--- Data in this exercise ---

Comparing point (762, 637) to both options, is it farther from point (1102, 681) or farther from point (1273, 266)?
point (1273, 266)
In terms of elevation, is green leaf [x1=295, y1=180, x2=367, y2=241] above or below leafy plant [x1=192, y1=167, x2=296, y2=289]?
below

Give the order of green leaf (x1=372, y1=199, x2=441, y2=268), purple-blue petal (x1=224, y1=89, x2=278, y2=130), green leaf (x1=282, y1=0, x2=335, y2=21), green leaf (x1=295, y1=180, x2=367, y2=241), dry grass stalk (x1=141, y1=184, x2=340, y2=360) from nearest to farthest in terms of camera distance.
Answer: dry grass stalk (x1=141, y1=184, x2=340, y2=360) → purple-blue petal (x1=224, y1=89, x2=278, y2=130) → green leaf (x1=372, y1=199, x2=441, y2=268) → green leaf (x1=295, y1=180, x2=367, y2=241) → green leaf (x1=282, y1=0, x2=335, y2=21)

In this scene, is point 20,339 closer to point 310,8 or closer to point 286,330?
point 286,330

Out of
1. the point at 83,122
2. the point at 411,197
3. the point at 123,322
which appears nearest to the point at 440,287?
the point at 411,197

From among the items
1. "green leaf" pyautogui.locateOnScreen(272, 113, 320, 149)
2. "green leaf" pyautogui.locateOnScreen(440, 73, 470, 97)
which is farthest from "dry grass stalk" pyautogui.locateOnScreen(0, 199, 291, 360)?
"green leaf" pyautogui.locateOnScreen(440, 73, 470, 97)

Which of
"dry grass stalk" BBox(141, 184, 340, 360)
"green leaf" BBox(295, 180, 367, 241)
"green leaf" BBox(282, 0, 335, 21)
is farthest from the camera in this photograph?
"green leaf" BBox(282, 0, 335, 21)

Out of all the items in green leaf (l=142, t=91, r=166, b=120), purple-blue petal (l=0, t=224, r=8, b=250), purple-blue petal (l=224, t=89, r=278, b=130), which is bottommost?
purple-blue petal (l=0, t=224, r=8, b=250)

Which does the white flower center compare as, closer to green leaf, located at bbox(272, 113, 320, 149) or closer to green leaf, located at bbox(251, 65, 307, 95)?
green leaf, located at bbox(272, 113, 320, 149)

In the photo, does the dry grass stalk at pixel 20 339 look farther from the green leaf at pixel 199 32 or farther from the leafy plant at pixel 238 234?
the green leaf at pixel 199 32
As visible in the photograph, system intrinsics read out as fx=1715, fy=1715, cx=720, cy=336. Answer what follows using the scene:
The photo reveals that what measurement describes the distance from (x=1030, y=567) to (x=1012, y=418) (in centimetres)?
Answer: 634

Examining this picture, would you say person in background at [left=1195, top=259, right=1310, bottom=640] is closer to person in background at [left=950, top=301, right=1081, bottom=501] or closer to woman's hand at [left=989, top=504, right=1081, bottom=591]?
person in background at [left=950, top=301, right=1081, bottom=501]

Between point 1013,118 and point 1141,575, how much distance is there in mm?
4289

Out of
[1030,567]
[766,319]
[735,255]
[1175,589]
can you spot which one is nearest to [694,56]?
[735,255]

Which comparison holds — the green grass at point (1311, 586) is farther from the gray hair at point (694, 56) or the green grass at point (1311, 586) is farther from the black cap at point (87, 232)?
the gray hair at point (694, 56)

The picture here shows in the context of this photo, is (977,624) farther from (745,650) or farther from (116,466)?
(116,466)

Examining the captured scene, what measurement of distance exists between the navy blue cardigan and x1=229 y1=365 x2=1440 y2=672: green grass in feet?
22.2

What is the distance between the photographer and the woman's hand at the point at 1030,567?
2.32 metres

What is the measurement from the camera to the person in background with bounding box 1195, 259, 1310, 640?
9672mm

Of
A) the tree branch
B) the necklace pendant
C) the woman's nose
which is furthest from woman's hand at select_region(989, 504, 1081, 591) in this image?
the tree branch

---

Short task:
Give back, exactly as written, the lines from the one with "The picture here" to the last line.

Complete output:
The picture here shows in the context of this photo, is (977,624) farther from (745,650) or farther from (116,466)?
(116,466)

Examining the captured scene, what measurement of distance exists between the navy blue cardigan and x1=229 y1=365 x2=1440 y2=672: green grass in feet?
22.2

What is the distance between the photographer and the woman's hand at the point at 1030,567?
2.32 metres

What is the measurement from the camera to the person in background with bounding box 1195, 259, 1310, 640?
9672mm

Of
A) the tree branch
B) the necklace pendant
C) the woman's nose
which is furthest from woman's hand at select_region(989, 504, 1081, 591) in this image?
the tree branch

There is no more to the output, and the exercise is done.